With works by Louise Bourgeois (F), Sophie Calle (F), Maria Marshall (GB), Mathilde ter Heijne (NL) and Susan Turcot (CAN)
Group exhibition at Arndt & Partner, Berlin
The "Silent Scream" and the "Difficult Dream" - the stroll between dream and reality is the red herring in the works of five artist that will be shown in the exhibition Silent Screams Difficult Dreams at Arndt & Partner from 16. 11. 2003 to 10. 01. 2004.

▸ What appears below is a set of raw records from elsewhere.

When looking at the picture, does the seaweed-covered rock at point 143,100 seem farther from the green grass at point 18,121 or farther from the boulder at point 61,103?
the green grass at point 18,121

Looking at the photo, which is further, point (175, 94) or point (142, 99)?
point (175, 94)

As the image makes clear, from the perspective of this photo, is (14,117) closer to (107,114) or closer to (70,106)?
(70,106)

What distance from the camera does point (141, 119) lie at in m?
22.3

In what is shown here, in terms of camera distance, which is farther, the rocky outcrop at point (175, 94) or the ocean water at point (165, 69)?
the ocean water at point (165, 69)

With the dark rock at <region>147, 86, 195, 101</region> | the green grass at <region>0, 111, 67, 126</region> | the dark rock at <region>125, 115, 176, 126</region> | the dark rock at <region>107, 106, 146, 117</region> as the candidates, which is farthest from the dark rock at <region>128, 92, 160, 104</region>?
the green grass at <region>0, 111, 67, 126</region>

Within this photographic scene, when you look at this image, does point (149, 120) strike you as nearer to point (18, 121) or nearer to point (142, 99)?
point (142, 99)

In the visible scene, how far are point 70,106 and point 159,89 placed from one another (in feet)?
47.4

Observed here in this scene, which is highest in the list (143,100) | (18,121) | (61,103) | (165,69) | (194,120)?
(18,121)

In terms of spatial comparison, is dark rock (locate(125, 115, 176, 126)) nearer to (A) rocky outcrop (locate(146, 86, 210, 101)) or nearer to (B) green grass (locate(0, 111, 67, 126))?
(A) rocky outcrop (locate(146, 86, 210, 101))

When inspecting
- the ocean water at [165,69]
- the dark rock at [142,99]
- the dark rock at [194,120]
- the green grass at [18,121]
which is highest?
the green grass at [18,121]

With Louise Bourgeois, the most significant woman-artist working today and the one-and-a-half generations younger Sophie Calle (whose work will be on view at Centre Georges Pompidou in Paris from 18th of November), two of the most important contemporary artists are represented in this show. Maria Marshall, Mathilde ter Heijne and Susan Turcot represent the younger generation of artists, who currently establish their names with unsettling imaginary or psychological worlds. All the works meander on the borderline between the subconscious and social norm, reason and intuition, between surrender and protest. Intuition and intensity of emotional perception runs through the works like a connecting thread and merges into a "Silent Scream" of five artists.

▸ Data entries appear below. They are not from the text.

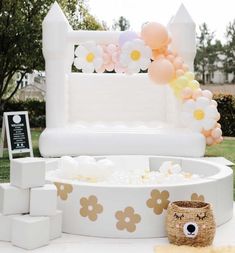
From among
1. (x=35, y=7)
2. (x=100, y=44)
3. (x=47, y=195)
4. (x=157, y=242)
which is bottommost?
(x=157, y=242)

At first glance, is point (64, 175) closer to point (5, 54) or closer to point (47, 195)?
point (47, 195)

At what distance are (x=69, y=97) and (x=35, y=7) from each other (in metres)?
5.95

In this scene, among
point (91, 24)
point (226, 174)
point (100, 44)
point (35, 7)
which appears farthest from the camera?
point (91, 24)

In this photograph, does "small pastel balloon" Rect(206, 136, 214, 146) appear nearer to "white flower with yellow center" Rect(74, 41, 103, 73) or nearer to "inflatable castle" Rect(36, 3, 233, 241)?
"inflatable castle" Rect(36, 3, 233, 241)

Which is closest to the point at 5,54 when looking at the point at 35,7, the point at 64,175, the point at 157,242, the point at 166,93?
the point at 35,7

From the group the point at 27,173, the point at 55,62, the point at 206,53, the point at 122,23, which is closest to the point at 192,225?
the point at 27,173

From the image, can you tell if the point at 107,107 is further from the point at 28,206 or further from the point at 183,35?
the point at 28,206

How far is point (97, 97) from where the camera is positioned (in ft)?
29.8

Inward orientation, psychoanalysis and the subconcious are prominent in Louise Bourgeois' (born 1911) works.In her small drawings, a selection from 1946 to 1998 will be shown, she comes to terms with traumatic childhood experiences and existential anxieties.
French conceptual artist Sophie Calle (born 1953) merges categories of reality and fiction in an attempt to retrace her Self. In "Dream Weddig" - a wedding that was planned, but never took place, authentic and pseudo-autobiographical elements blend into a fictitious collage.
The Dutch artist Mathilde ter Heijne (born 1969) dissolves the distinction between the Self and fiction even further. In F.F.A. L #1,#2,#3 she projects the images of three fictitious characters onto life-size doubles of herself and thus approaches their conflicts in search for their own identities.
In contrast the British video artist Maria Marshall never explicitly refers to her own biography, not in her new, elaborately finished video loops, either. She does, however, refer to her own life in having the protagonists of her disturbing dreamlike scenes performed by herself or her sons.
The most recent works of Canadian artists Susan Turcot (born 1966) recourse to intuition. In her series "Transmission" she deals with world political issues but disturbs the depicted reality through the act of drawing: the delicately drawn out representational elements are ,in a second step, attacked by lines that appear to be the sudden or explosive outburst of the subconscious or a feeling of inner protest.